Selection:
** Start **

MP Materials mine in Mountain Pass, Calif.

MP Materials, which runs the only American rare earths mine[1], announced a new $500 million agreement with tech giant Apple on Tuesday to produce more of the powerful magnets used in iPhones as well as other high-tech products like electric vehicles.

This news comes on the heels of last week’s announcement that the U.S. Defense Department agreed to invest $400 million in shares of the Las Vegas-based company. That will make the government the largest shareholder in MP Materials and help increase magnet production.

Despite their name, the 17 rare earth elements aren’t actually rare, but it’s hard to find them in a high enough concentration to make a mine worth the investment.

They are important ingredients in everything from smartphones and submarines to EVs and fighter jets, and it's those military applications that have made rare earths a key concern in ongoing U.S. trade talks[2]. That's because China dominates the market and imposed new limits on exports after President Donald Trump announced his widespread tariffs[3]. When shipments dried up, the two sides sat down in London.

The agreement with Apple will allow MP Materials to further expand its new factory in Texas to use recycled materials to produce the magnets that make iPhones vibrate. The company expects to start producing magnets for GM's electric vehicles later this year and this agreement will let it start producing magnets for Apple in 2027.

The Apple agreement represents a sliver of the company's pledge to invest $500 billion domestically[4] during the Trump administration. And although the deal will provide a significant boost for MP Materials, the agreement with the Defense Department may be even more meaningful.

** End **

Tasks and exercises:
(1) Reproduce the stretch of the MP Materials article from "They are important" through "Apple in 2027.".
(2) According to the MP Materials article, in what year will the company start producing magnets for Apple?
(3) For each statement, say whether it agrees with the MP Materials article, and quote the words of the article that decide it. (a) The Defense Department agreed to invest $400 million in shares of MP Materials. (b) The 17 rare earth elements are actually rare. (c) MP Materials' new factory is in Arizona.

Information provided:
** Start **

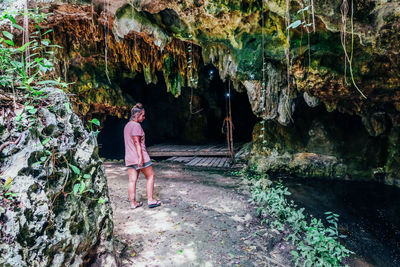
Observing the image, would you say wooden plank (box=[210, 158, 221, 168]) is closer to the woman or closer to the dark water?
the dark water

** End **

Full answers:
(1)
They are important ingredients in everything from smartphones and submarines to EVs and fighter jets, and it's those military applications that have made rare earths a key concern in ongoing U.S. trade talks[2]. That's because China dominates the market and imposed new limits on exports after President Donald Trump announced his widespread tariffs[3]. When shipments dried up, the two sides sat down in London.

The agreement with Apple will allow MP Materials to further expand its new factory in Texas to use recycled materials to produce the magnets that make iPhones vibrate. The company expects to start producing magnets for GM's electric vehicles later this year and this agreement will let it start producing magnets for Apple in 2027.

(2) In 2027.

(3)
(a) Yes: "the U.S. Defense Department agreed to invest $400 million in shares of the Las Vegas-based company"
(b) No: "Despite their name, the 17 rare earth elements aren’t actually rare"
(c) No: "further expand its new factory in Texas"